Test running the new preprocessing with a YAML specification¶

If you want to use immuneML directly to test run your preprocessor, the YAML example below may be used. This example analysis creates a randomly generated dataset, runs the SillyFilter, and runs the SimpleDatasetOverview report on the preprocessed dataset to inspect the results.

test_run_silly_filter.yaml

definitions:
  datasets:
    my_dataset:
      format: RandomSequenceDataset
      params:
        sequence_count: 100

  preprocessing_sequences:
    my_preprocessing:
    - step1:
        SillyFilter:
          fraction_to_remove: 0.8

  reports:
    simple_overview: SimpleDatasetOverview


instructions:
  exploratory_instr:
    type: ExploratoryAnalysis
    analyses:
      analysis_1:
        dataset: d1
        preprocessing_sequence: my_preprocessing_seq
        report: simple_overview

Adding a Unit test for a Preprocessing¶

Add a unit test for the new SillyFilter (download the example testfile or view below)

test_sillyFilter.py

import os
import shutil
from unittest import TestCase

from immuneML.caching.CacheType import CacheType
from immuneML.environment.Constants import Constants
from immuneML.environment.EnvironmentSettings import EnvironmentSettings
from immuneML.preprocessing.filters.SillyFilter import SillyFilter
from immuneML.simulation.dataset_generation.RandomDatasetGenerator import RandomDatasetGenerator


class TestSillyFilter(TestCase):

    def setUp(self) -> None:
        os.environ[Constants.CACHE_TYPE] = CacheType.TEST.name

    def _get_mock_repertoire_dataset(self, path):
        # Create a mock RepertoireDataset with 10 repertoires, each containing 50 sequences of length 15,
        dataset = RandomDatasetGenerator.generate_repertoire_dataset(repertoire_count=10,
                                                                     sequence_count_probabilities={50: 1},
                                                                     sequence_length_probabilities={15: 1},
                                                                     labels={},
                                                                     path=path)

        return dataset

    def test_process_dataset(self):
        tmp_path = EnvironmentSettings.tmp_test_path / "silly_filter/"

        dataset = self._get_mock_repertoire_dataset(tmp_path / "original_dataset")

        params = {"fraction_to_keep": 0.8}
        filter = SillyFilter.build_object(**params)

        processed_dataset = filter.process_dataset(dataset, tmp_path / "filtered_dataset")

        # 10 original repertoires, keep 80%
        assert len(processed_dataset.repertoires) == 8

        shutil.rmtree(tmp_path)

Add a new file to the test.preprocessing.filters package named test_sillyFilter.py.
Add a class TestSillyFilter that inherits unittest.TestCase to the new file.
Add a function setUp() to set up cache used for testing.
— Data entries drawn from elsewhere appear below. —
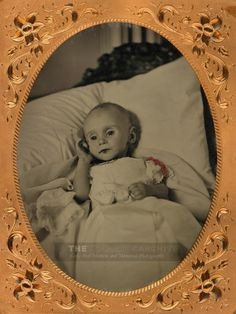 Dead child with open eyes. Tintype, circa 1862, post mortem photographs were a regular occurrence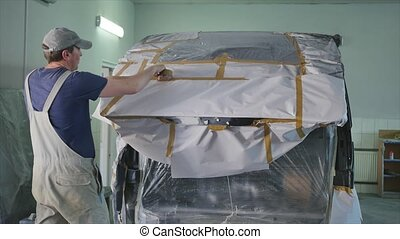 Preparing a car before spray painting.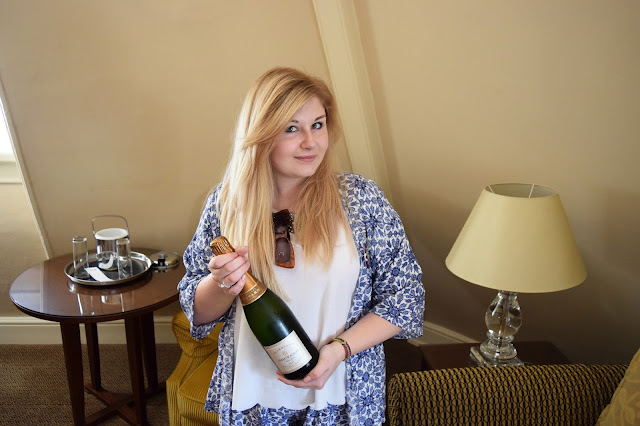 Grace is holding a bottle of Champagne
This should ensure that the cache location will be set to EnvironmentSettings.tmp_test_path / "cache/"
Define one or more tests for the class and functions you implemented.
- It is recommended to at least test building the Preprocessor and running the preprocessing
- Mock data is typically used to test new classes. Tip: the RandomDatasetGenerator class can be used to generate Repertoire, Sequence or Receptor datasets with random sequences.
- If you need to write data to a path (for example test datasets or results), use the following location: EnvironmentSettings.tmp_test_path / "some_unique_foldername"

Implementing a new Preprocessor¶

This section describes tips and tricks for implementing your own new Preprocessor from scratch. Detailed instructions of how to implement each method, as well as some special cases, can be found in the Preprocessor base class.

Note

Coding conventions and tips

Class names are written in CamelCase
Class methods are writte in snake_case
Abstract base classes MLMethod, DatasetEncoder, and Report, define an interface for their inheriting subclasses. These classes contain abstract methods which should be implemented.
Class methods starting with _underscore are generally considered “private” methods, only to be called by the class itself. If a method is expected to be called from another class, the method name should not start with an underscore.
When familiarising yourself with existing code, we recommend focusing on public methods. Private methods are typically very unique to a class (internal class-specific calculations), whereas the public methods contain more general functionalities (e.g., returning a main result).
If your class should have any default parameters, they should be defined in a default parameters file under config/default_params/.
Some utility classes are available in the util package to provide useful functionalities. For example, ParameterValidator can be used to check user input and generate error messages, or PathBuilder can be used to add and remove folders.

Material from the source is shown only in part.